Looking at the layout of a Roulette table gives us a number of geometric rules for determining the various Outcomes that are combinations of individual numbers. These rules apply to the numbers from one to thirty-six. A different -- and much simpler -- set of rules applies to 0 and 00. First, we'll survey the table geometry, then we'll develop specific algorithms for each kind of bet.

  • Split Bets. Each number is adjacent to two, three or four other numbers. The four corners (1, 3, 34, and 36) only participate in two split bets. The center column of numbers (5, 8, 11, ..., 32) each participate in four split bets. The remaining “edge” numbers participate in three split bets. While this is moderately complex, the bulk of the layout (from 4 to 32) can be handled with a simple rule to distinguish the center column from the edge columns. The ends (1, 2, 3, 34, 35 and 36) are a little more complex.

  • Street Bets. Each number is a member of one of the twelve street bets.

  • Corner Bets. Each number is a member of one, two or four corner bets. As with split bets, the bulk of the layout can be handled with a simple rule to distinguish the column, and hence the “corners”. A number in the center column (5, 8, 11, ..., 32) is a member of four corners. At the ends, 1, 3, 34, and 36, are members of just one corner. All of the remaining numbers are along an edge and are members of two corners.

  • Line Bets. Six numbers comprise a line; each number is a member of one or two lines. The ends (1, 2, 3 and 34, 35, 36) are each part of a single line. The remaining 10 rows are each part of two lines.

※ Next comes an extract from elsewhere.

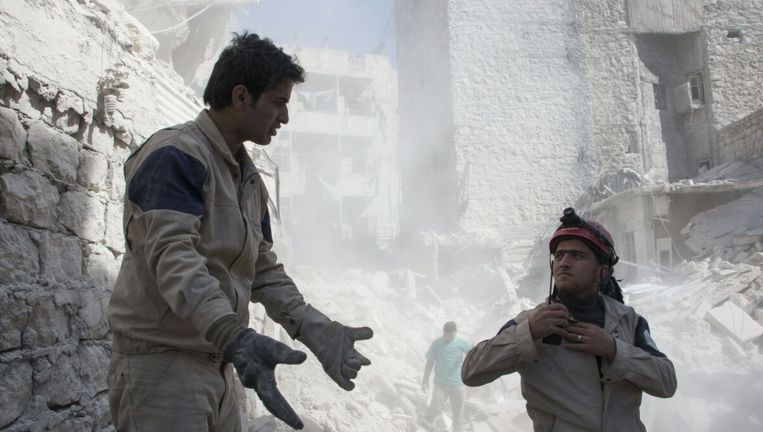 Ismail Alabdullah (links) in actie als reddingswerker van de White Helmets. 'Soms treffen we kinderen zonder hoofd aan.' Beeld White Helmets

  • Dozen Bets. Each number is a member of one of the three dozens. The three ranges are from 1 to 12, 13 to 24 and 25 to 36, making it very easy to associate numbers and ranges.

  • Column Bets. Each number is a member of one of the three columns. Each of the columns has a number numeric relationship. The values are 3c+1, 3c+2, and 3c+3, where c varies from 0 to 11.

  • The Even-Money Bets. These include Red, Black, Even, Odd, High, Low. Each number has three of the six possible even money Outcomes. An easy way to handle these is to create the 6 individual Outcome instances. For each number, n, individual if-statements can be used to determine which of the Outcome objects are associated with the given Bin.

The Bins for zero and double zero can easily be enumerated. Each bin has a straight number bet Outcome, plus the Five Bet Outcome (00-0-1-2-3, which pays 6:1).

One other thing we'll probably want are handy names for the various kinds of odds. While can define an Outcome as Outcome( "Number 1", 35 ), this is a little opaque. A slightly nicer form is Outcome( "Number 1", RouletteGame.StraightBet ). These are specific to a game, not general features of all Outcomes. We haven't designed the game yet, but we can provide a stub class with these these outcome odds definitions.